Muscle tissue will grow in the presence of a number of factors, including exercise, hormones and nutrients. Nutrition science has advanced to the point where athletes who supplement with free form amino acids can get IAAs to the muscles much more effectively. The key is the window of opportunity that occurs immediately after exercise, when the muscle is especially receptive to nutrients and the blood flow to the exercised muscles remains in high pressure. The solution for optimizing growth and recovery in this case includes eating a small meal composed of protein. However, this is not the current high technology approach. If you are trained hard, chances are even that, you would not feel like eating.
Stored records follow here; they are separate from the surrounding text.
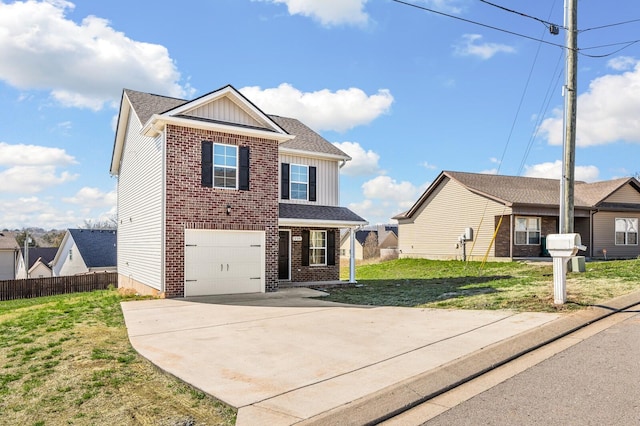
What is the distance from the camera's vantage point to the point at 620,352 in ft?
20.9

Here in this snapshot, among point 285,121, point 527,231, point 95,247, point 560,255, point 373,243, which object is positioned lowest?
point 373,243

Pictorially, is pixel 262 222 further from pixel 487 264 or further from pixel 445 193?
pixel 445 193

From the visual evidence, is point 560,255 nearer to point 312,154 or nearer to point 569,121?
point 569,121

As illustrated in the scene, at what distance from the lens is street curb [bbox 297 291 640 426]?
4.43m

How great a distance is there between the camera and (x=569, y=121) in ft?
43.2

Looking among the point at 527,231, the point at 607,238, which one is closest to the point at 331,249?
the point at 527,231

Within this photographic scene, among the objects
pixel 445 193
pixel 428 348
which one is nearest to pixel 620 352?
pixel 428 348

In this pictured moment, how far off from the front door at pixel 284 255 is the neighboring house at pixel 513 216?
12.5 metres

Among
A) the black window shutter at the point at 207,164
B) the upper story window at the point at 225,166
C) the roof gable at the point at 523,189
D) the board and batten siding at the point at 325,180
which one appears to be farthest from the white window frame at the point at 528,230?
the black window shutter at the point at 207,164

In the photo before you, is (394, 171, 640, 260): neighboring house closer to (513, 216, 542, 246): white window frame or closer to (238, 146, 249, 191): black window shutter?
(513, 216, 542, 246): white window frame

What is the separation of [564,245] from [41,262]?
57359 mm

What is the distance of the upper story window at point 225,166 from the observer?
14320 mm

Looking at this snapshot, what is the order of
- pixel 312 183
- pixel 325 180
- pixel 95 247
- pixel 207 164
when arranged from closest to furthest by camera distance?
pixel 207 164, pixel 312 183, pixel 325 180, pixel 95 247

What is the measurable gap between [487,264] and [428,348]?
64.8 feet
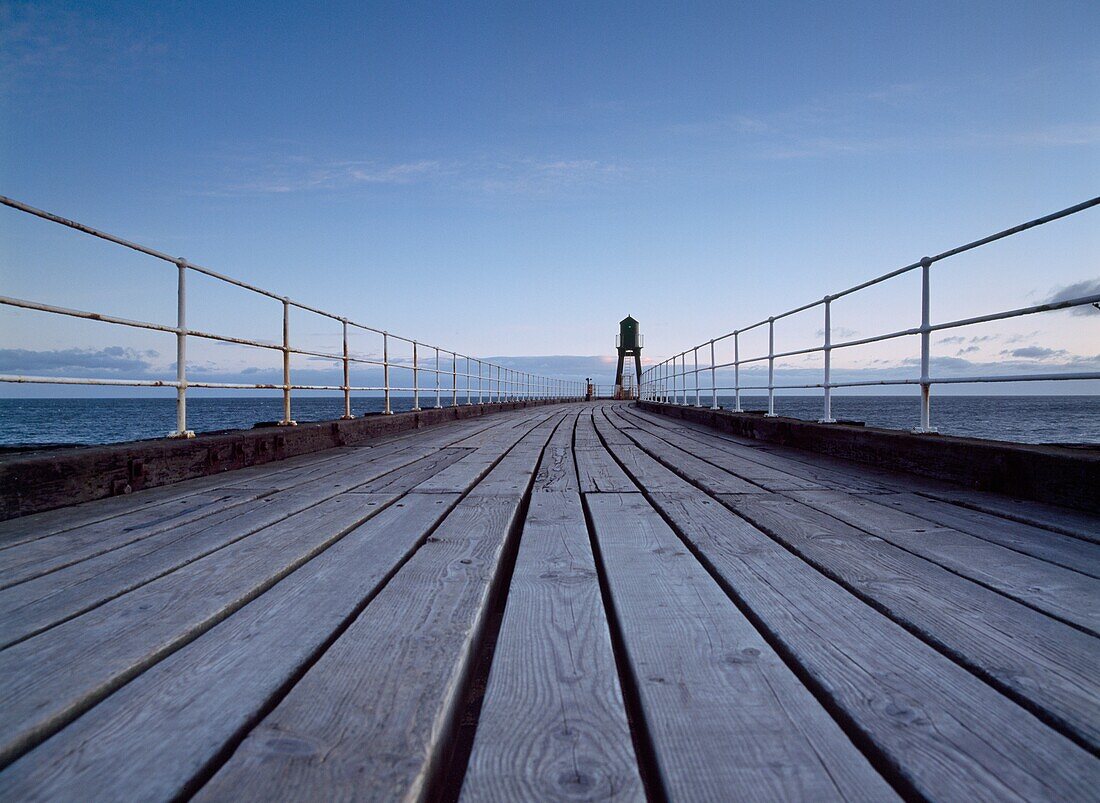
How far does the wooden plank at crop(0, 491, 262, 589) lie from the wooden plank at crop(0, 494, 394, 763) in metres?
0.33

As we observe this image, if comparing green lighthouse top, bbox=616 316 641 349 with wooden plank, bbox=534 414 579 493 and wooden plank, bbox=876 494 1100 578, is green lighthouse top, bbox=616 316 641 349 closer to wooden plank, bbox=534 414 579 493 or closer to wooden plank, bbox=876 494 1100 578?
wooden plank, bbox=534 414 579 493

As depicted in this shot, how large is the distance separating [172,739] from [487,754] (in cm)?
36

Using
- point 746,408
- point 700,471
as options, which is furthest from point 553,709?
point 746,408

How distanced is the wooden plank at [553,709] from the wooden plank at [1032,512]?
1.40 metres

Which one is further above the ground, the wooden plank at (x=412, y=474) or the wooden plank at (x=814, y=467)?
the wooden plank at (x=814, y=467)

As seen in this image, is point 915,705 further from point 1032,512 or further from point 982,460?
point 982,460

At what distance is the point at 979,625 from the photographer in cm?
100

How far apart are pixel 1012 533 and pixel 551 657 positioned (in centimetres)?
146

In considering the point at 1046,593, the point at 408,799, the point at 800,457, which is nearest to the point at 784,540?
the point at 1046,593

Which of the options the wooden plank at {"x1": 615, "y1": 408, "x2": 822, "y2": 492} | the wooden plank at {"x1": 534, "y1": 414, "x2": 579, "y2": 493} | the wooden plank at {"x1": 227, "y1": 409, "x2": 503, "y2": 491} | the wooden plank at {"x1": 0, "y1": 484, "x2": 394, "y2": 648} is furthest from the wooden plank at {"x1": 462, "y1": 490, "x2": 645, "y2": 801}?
the wooden plank at {"x1": 227, "y1": 409, "x2": 503, "y2": 491}

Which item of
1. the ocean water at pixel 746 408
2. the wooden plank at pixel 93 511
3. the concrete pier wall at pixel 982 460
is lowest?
the ocean water at pixel 746 408

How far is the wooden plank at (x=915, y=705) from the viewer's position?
0.61 metres

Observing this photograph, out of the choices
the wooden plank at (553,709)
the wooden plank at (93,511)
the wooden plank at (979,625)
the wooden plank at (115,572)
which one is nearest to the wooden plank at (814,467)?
the wooden plank at (979,625)

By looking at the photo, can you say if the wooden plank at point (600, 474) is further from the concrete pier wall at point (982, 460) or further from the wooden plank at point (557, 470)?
the concrete pier wall at point (982, 460)
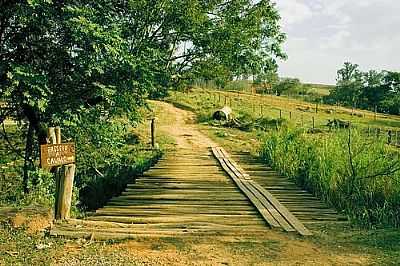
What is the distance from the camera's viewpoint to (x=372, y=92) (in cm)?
5138

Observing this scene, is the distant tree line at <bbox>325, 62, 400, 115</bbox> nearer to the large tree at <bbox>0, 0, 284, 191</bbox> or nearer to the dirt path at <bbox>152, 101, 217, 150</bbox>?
the dirt path at <bbox>152, 101, 217, 150</bbox>

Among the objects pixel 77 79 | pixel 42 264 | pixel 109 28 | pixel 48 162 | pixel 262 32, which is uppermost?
pixel 262 32

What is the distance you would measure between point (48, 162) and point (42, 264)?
57.3 inches

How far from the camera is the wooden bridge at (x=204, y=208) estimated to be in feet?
18.3

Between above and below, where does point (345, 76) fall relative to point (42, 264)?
above

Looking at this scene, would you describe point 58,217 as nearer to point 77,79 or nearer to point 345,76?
point 77,79

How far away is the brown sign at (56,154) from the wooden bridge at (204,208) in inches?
28.2

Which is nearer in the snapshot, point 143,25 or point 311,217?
point 311,217

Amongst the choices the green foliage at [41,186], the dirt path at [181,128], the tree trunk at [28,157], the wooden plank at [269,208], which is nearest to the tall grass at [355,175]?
the wooden plank at [269,208]

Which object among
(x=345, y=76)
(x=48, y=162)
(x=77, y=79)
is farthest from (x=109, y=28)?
(x=345, y=76)

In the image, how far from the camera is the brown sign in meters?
5.43

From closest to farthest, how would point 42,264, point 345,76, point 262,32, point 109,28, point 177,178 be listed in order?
1. point 42,264
2. point 109,28
3. point 177,178
4. point 262,32
5. point 345,76

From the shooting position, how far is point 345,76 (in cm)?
6359

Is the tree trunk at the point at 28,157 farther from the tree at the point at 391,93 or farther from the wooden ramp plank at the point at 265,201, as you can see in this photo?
the tree at the point at 391,93
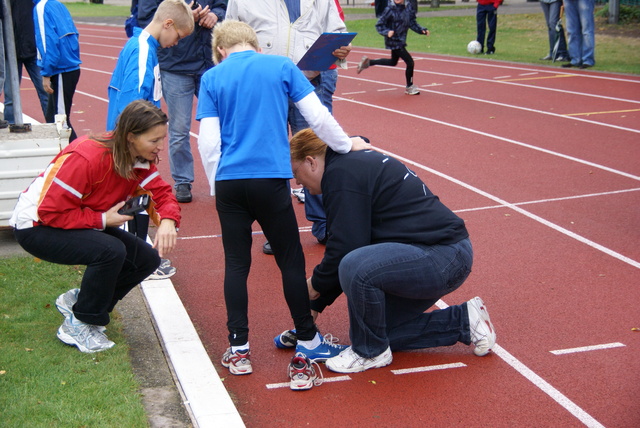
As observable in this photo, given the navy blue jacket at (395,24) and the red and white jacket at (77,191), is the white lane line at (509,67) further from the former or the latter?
the red and white jacket at (77,191)

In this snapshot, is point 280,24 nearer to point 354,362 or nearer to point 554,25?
point 354,362

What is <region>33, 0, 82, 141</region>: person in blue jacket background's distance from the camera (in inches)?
355

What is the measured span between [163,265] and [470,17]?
2526cm

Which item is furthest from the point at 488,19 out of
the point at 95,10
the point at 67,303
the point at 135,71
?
the point at 95,10

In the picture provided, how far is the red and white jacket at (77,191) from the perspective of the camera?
4320mm

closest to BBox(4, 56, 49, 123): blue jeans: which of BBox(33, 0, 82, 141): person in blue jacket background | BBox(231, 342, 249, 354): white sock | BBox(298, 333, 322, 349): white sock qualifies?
BBox(33, 0, 82, 141): person in blue jacket background

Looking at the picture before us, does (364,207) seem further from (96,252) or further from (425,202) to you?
(96,252)

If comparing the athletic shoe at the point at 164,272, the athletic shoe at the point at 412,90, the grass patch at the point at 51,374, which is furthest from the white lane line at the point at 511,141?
the grass patch at the point at 51,374

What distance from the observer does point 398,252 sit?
4227mm

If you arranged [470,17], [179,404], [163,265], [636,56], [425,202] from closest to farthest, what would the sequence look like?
[179,404] < [425,202] < [163,265] < [636,56] < [470,17]

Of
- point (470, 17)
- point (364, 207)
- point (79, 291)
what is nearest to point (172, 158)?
point (79, 291)

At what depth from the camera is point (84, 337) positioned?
15.0 ft

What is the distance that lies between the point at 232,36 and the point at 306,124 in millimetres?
2474

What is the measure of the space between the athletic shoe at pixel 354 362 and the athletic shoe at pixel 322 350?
0.24ft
More importantly, a high protein meal would not put significant levels of amino acids into your bloodstream until a couple of hours after you eat it, especially if blood flow to the gastrointestinal tract has been diminished by a hard training session. The bottom line is even if you eat the right foods soon after training, the nutrients will reach at the muscle too late to take full advantage of the window of opportunity.
Many misconceptions exist about the use of energy substrates and the muscle contraction during heavy, high intensity or heavy weight training. When you are engaged in a repetitive power workout, a substantial portion of your energy comes from decarbohydrated sources. When muscle contracts, it uses its stores of adenosine triphosphate for the first few seconds. The compound used to immediately refill these stores is creatine phosphate (CP). The recent explosion of creatine supplements in the market, attests to its value to hard training bodybuilders and other strength’s is made from three amino acids: arginine, methionine and glycine.
To keep CP and ATP levels high, these amino acids must be injected in the bloodstream. Traditionally, these proteins have been supplied by protein rich foods in the diet. Elevating levels of these amino acids or of CP with conventional foods takes a great deal of time and isn’t specific, typically providing levels of fats and carbohydrates that may or may not be desired. The use of free-form amino acids, alone and in combination with creatine supplements, can provide direct source of energy for power and growth.